■ What to produce:
Can you put the items below into a numbered list, leaving out blank lines and omitting the pictures?

■ Material provided:
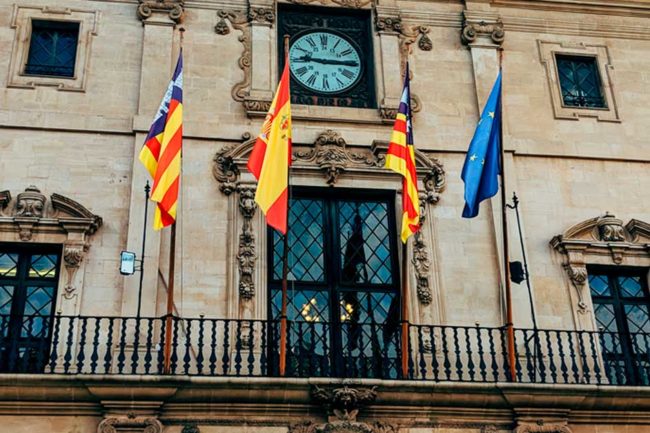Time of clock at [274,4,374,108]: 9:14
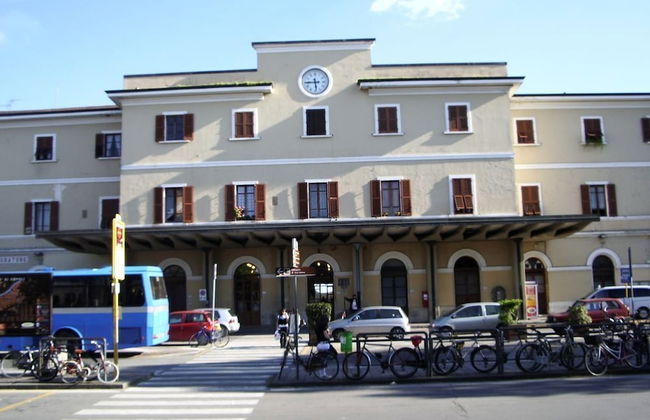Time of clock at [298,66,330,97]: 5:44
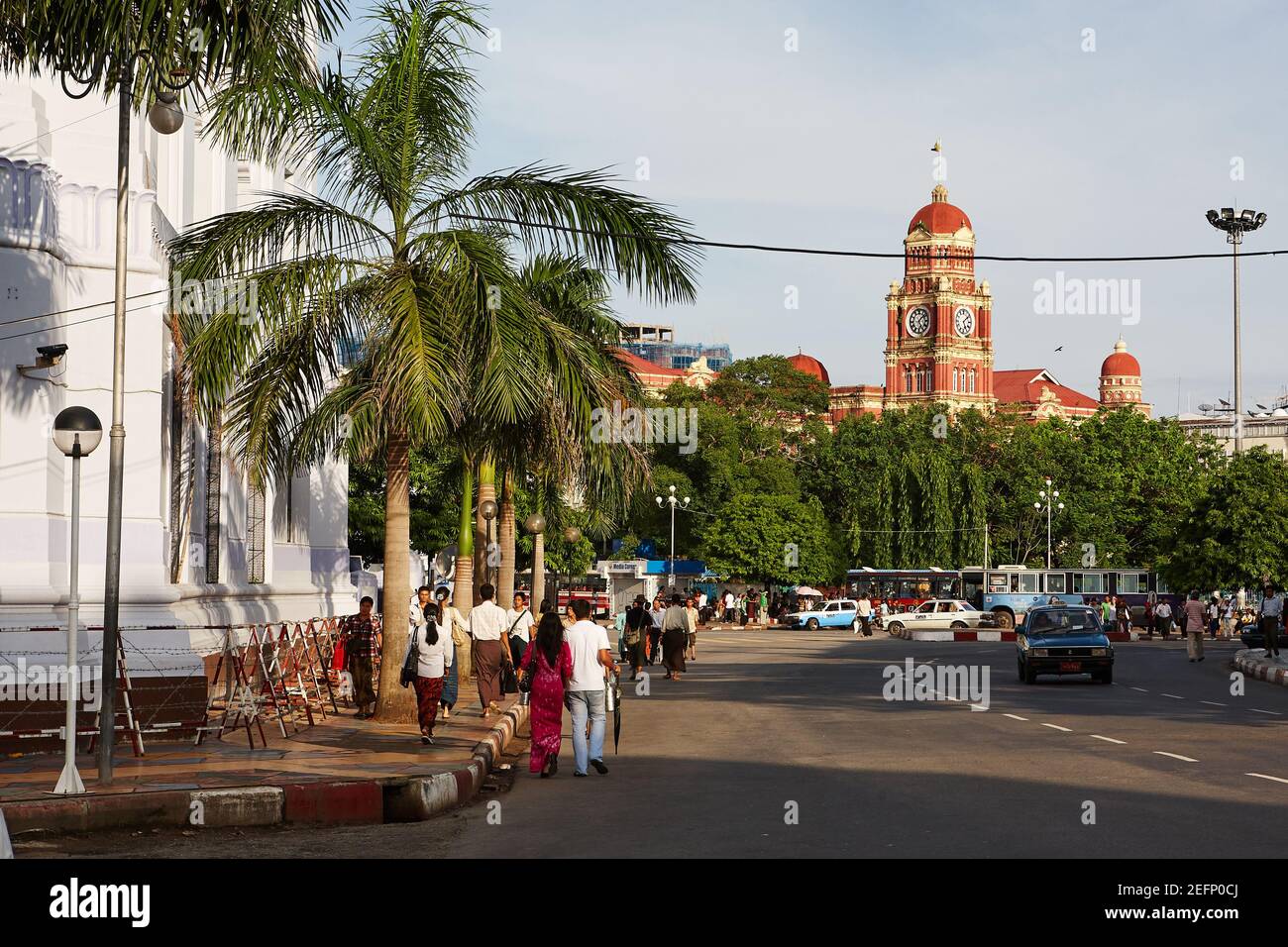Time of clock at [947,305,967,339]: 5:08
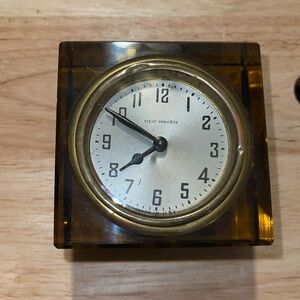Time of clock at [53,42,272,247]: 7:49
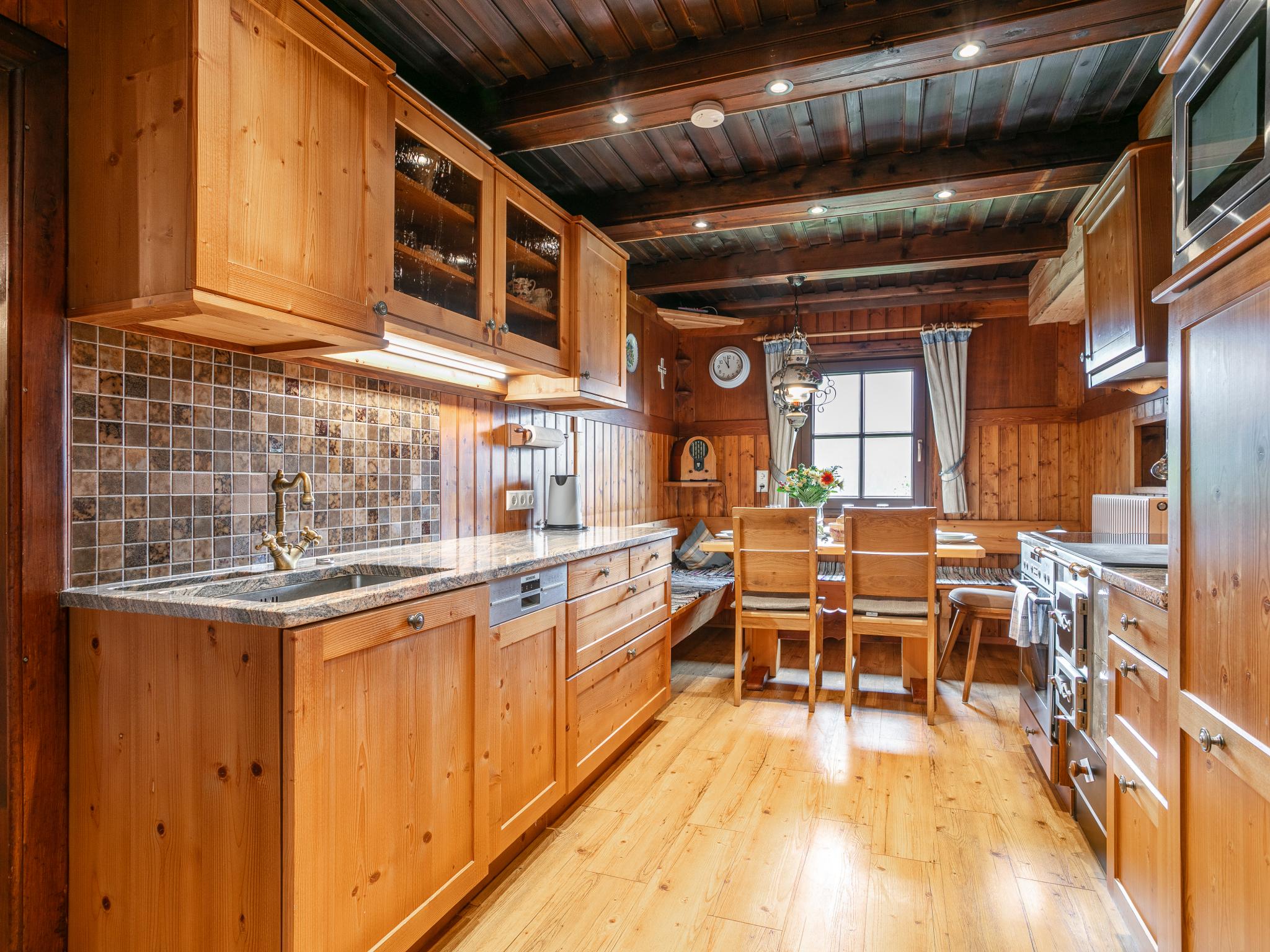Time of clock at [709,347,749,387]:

■ Expected answer:
1. Time of clock at [274,4,374,108]: 9:14
2. Time of clock at [298,66,330,97]: 5:44
3. Time of clock at [947,305,967,339]: 5:08
4. Time of clock at [53,42,272,247]: 7:49
5. Time of clock at [709,347,749,387]:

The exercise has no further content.